I was trained on my OW with an Air2 primary donate. That was my original setup, as I think many end up getting the stuff they were trained on and comfortable with. My son, at a later time, in the same location was trained primary donate with an octo. After sometime, I added an octo to my setup because I liked it. I thought my setup was kind of redundant with two alternates but now with some of these COVID rules I feel ok about it.
Was this your choice? How long ago and was it the usual thing for that school?
 
The use of “training” when talking about reverting to training by BSAC is about what was taught on the course. You can’t redefine words to suit.
I disagree.
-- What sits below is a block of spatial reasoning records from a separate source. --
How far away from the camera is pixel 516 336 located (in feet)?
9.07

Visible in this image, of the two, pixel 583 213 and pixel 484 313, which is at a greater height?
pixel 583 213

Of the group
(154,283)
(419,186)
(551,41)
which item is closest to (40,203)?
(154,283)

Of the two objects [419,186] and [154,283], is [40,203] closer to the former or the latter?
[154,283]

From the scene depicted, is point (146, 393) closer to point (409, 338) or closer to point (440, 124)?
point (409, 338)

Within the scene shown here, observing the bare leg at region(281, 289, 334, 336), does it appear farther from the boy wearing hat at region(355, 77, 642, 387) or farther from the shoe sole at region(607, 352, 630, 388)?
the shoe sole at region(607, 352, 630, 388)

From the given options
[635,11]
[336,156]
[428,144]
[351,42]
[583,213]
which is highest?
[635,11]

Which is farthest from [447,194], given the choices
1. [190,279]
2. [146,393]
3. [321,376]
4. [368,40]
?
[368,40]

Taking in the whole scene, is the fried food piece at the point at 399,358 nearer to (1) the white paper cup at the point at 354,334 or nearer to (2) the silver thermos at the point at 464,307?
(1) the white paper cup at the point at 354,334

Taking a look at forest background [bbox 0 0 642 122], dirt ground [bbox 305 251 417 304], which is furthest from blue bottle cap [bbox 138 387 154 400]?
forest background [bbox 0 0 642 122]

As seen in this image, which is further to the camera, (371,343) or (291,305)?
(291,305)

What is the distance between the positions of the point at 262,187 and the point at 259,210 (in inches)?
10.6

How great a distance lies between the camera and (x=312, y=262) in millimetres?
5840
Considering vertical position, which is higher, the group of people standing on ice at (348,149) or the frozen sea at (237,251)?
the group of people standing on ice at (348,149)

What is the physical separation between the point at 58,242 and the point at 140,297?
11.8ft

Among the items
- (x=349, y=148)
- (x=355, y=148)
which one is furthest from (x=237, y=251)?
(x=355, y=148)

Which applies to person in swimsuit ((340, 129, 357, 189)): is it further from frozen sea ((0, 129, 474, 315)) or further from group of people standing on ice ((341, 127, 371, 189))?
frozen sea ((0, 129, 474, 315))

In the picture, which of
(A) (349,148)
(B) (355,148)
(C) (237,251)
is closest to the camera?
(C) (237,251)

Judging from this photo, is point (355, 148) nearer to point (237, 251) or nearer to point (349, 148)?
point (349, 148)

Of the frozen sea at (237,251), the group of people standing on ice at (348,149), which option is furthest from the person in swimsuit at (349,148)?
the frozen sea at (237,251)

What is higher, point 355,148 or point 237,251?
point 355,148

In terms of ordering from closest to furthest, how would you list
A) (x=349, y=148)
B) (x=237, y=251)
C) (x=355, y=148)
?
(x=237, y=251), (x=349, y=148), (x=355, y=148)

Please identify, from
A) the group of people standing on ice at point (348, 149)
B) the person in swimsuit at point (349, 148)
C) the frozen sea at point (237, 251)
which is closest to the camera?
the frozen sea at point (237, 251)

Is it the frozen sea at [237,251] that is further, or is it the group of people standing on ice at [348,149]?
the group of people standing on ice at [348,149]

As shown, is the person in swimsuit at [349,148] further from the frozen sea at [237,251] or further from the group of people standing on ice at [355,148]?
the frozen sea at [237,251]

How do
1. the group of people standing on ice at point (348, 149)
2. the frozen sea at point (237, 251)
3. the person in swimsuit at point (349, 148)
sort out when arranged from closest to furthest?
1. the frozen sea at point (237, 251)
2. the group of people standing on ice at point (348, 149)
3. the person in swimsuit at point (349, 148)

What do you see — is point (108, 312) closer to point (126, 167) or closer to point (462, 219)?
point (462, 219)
Using "training" as what is practiced is not redefining words to suit, it's what training is. Practice is what develops skills and I have a very difficult time believing that bsac (or anyone else) would seriously expect ingrained skills from a class once, rather than consistent skills that are practiced with every dive and built through experience.
 
I disagree. Using "training" as what is practiced is not redefining words to suit, it's what training is.

Practice is what develops skills and I have a very difficult time believing that bsac (or anyone else) would seriously expect ingrained skills from a class once, rather than consistent skills that are practiced with every dive and built through experience.

There isn't an instructor on the planet that wouldn't say to keep skills consistent the skill needs to be practiced regularly.

The big issue is despite instructors constantly stating this, many divers become rusty with basic skill because either

a. they dive infrequently (holiday divers).
b. skills (in particular - rescue) are not practiced.

One of the big advantages of being an instructor, is that you are constantly doing the skills. Unlike a huge percentage of those diving.
I regularly do AAS ascents as donor or casualty. CBL's, etc. But that is a product of teaching and examining.
Our branch has just redone the theory section fo the O2 course (on zoom).